» **Dataset excerpts**:
□ □ □ □ □ □ □

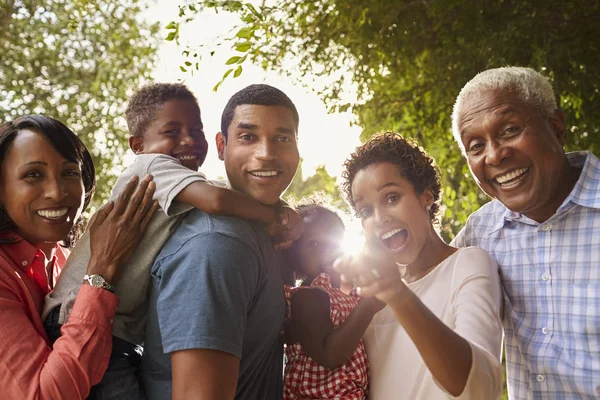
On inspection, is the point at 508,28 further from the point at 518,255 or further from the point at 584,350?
the point at 584,350

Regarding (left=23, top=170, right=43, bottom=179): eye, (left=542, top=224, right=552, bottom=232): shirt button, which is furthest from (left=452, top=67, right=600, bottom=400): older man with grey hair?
(left=23, top=170, right=43, bottom=179): eye

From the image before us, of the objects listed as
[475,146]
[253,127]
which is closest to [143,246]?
[253,127]

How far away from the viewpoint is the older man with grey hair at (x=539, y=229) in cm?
225

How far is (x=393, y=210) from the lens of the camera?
232cm

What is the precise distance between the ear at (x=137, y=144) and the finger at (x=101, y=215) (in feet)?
2.29

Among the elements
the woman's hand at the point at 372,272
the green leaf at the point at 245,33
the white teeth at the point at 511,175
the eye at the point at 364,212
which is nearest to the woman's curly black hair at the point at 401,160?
the eye at the point at 364,212

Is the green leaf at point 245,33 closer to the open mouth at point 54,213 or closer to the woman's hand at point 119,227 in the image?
the woman's hand at point 119,227

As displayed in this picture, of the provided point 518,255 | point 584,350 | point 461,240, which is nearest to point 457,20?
point 461,240

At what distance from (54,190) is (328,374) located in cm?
117

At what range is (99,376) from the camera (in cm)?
194

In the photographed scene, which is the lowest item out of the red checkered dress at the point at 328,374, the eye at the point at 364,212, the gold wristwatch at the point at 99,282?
the red checkered dress at the point at 328,374

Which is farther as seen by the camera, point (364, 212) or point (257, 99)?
point (364, 212)

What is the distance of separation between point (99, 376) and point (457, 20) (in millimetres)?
2858

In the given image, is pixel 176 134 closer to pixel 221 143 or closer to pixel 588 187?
pixel 221 143
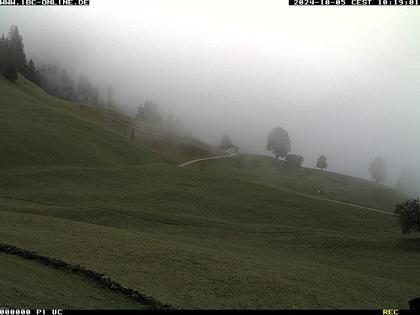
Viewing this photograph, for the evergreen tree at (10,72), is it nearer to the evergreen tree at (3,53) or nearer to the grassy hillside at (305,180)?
the evergreen tree at (3,53)

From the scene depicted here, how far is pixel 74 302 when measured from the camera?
2262 cm

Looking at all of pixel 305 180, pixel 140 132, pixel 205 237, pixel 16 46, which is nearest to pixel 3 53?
pixel 16 46

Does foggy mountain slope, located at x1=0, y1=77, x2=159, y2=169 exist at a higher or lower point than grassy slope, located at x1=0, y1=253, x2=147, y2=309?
higher

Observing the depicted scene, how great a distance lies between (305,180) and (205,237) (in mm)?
77474

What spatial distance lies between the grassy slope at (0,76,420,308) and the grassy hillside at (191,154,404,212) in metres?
31.1

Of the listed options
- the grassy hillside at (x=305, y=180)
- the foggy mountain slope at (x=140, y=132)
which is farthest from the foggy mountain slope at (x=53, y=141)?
the grassy hillside at (x=305, y=180)

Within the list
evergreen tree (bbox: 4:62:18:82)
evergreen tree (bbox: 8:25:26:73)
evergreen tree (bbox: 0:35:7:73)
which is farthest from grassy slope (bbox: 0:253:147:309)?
evergreen tree (bbox: 8:25:26:73)

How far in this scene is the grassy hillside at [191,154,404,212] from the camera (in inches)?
4240

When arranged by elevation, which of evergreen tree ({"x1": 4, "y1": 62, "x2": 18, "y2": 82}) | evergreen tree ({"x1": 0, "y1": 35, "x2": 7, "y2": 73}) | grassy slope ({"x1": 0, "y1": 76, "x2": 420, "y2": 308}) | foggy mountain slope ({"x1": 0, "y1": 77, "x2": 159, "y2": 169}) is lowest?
grassy slope ({"x1": 0, "y1": 76, "x2": 420, "y2": 308})

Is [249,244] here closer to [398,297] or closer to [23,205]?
[398,297]

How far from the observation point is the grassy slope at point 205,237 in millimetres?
29719

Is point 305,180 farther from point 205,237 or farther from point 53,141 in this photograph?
point 205,237

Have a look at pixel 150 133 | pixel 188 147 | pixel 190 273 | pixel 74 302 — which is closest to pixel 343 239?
pixel 190 273

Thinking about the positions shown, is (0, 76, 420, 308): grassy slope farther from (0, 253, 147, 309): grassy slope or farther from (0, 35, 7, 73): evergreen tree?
(0, 35, 7, 73): evergreen tree
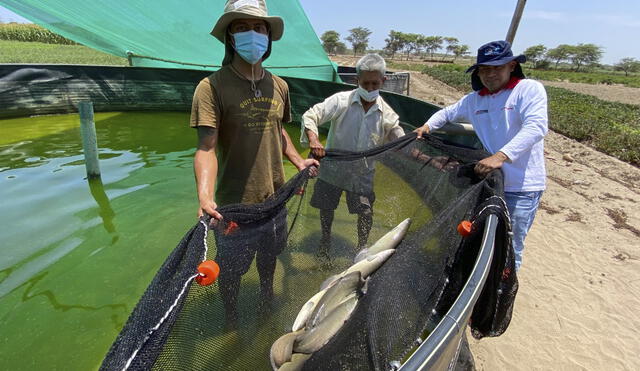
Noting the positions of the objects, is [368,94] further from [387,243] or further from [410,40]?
[410,40]

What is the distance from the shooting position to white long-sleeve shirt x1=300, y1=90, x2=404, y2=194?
2.83 m

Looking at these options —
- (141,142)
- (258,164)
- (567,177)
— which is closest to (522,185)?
(258,164)

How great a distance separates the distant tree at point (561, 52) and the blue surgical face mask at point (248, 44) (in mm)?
88219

□ □ □ □ □ □ □

» **Task objective**:
All lines from the one holding "Thinking about the" to the end of the listing above need to be duplicated exactly. None of the pictures should be included.

» **Answer**:
Thinking about the positions shown, is (0, 76, 420, 308): grassy slope farther from (0, 253, 147, 309): grassy slope or farther from (0, 35, 7, 73): evergreen tree?
(0, 35, 7, 73): evergreen tree
Noting the positions of the objects, is [368,94] further from [387,243] or further from [410,40]?
[410,40]

What is the distance from the shooting position to white long-sleeve shirt x1=300, y1=90, x2=404, y2=194?
2.83 m

Looking at these options —
- (141,142)
- (258,164)
- (567,177)
— which is closest to (522,185)?
(258,164)

How great a distance separates the distant tree at point (561, 52) and the blue surgical face mask at point (248, 44) (in mm)?
88219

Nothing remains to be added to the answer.